But the following a few class of main existence is not enough in existing power system planning technology: one, power system operation mode is divided into four kinds of modes, does not consider the probability that various mode occurs; Two, overall risk is not considered in electric power system fault screening; Three, the shape probability of state that electric power system is broken down lacks quantification;
Summary of the invention
The application, by providing a kind of Circuits System typical fault diversity method based on State enumeration method, can take into account the factor such as typical operation modes in electric power system, system risk level, to solve in prior art the technical problem not considering status fault probability risk.
For solving the problems of the technologies described above, the application is achieved by the following technical solutions:
Based on an electric power system typical fault set defining method for State enumeration method, comprise the following steps:
S1: according to kmeans clustering method, cluster is carried out to electric power system node load, generated output data, determine the typical operation modes of electric power system;
S2: according to the failure rate of each element in electrical network, enumerates the no-failure operation state and fail operation state that generate each element, obtains the state of whole system and corresponding probability thereof thus;
S3: system mode is sorted based on performance index.
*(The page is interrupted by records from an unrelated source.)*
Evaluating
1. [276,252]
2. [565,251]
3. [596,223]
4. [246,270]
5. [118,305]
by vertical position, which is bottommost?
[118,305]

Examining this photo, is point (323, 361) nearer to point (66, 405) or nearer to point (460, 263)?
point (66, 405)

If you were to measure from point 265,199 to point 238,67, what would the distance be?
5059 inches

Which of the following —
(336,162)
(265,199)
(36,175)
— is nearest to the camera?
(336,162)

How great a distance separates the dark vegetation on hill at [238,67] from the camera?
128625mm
Further, step S1 specifically comprises:
S11: according to sequential load curve, determines the load power L of each node of electric power system;
S12: according to generator output characteristic, determines the generated output G of each node of electric power system;
S13: i-th cluster average M of setting jth bar load curve
ijinitial value, wherein, the span of cluster i is i=1,2 ..., the span of NL, load curve j is j=1,2 ..., NC;
S14: according to formula
calculate Euler's distance, in formula, D
kibe Euler's distance of a kth load point to a i-th cluster average, j is load curve, and NC is load curve sum, L
kjthe load power of a kth load point in load curve j, G
kjit is the generated output value of a kth load point in load curve j;
S15: load point is assigned to nearest cluster, it is organized into groups again, according to
upgrade cluster average, in formula,
the load power of a kth load point in i-th cluster of jth bar load curve, N
iit is the load point number in i-th cluster;
S16: repeat step S14 and step S15, until whole cluster average M
ijtill remaining unchanged in iteration;
S17: use the cluster average M after convergence
ijas the load level of each cluster of load curve each in multi-class workload model, meanwhile, the average of corresponding generated output classification is multistage generated output level.
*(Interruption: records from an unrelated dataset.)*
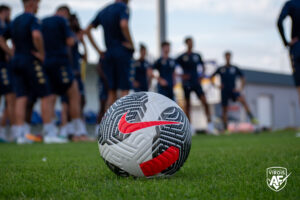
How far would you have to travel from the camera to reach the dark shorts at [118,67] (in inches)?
264

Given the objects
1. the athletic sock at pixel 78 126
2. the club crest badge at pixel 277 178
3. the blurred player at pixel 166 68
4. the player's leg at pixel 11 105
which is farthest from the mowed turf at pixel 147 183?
the blurred player at pixel 166 68

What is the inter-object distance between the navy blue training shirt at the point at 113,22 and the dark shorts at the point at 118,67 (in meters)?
0.17

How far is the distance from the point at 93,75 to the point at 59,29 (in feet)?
45.7

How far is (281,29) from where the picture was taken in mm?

Further, step S2 specifically comprises:
S21: the unavailability ratio U determining each element in electric power system,
in formula, λ is the failure rate of element, and μ is the repair rate of element;
S22: according to the unavailability ratio of each element, determines the probability P of each malfunction of electric power system
c,
in formula, U
lbe the stoppage in transit probability of l element, n is component population order in system, n
dbe component number of stopping transport in forecast failure event, if only consider branch road, n is number of branches, if consider branch road and generator, n is the total number of branch road and generator, for single element fault, and n
dequal 1.
Further, step S3 specifically comprises:
S31: based on branch power index, each state of system is sorted, based on branch power index be:
in formula, S
ithe apparent power of branch road i, S
i maxthe apparent power limit value of branch road i, w
sibe the weight factor of branch road i, NL is number of branches in system, m
sbranch power index PI
sintegral indices;
S32: based on probability risk index, each state of system is sorted, based on probability risk index be:
in formula, P
cit is each malfunction probability of electric power system.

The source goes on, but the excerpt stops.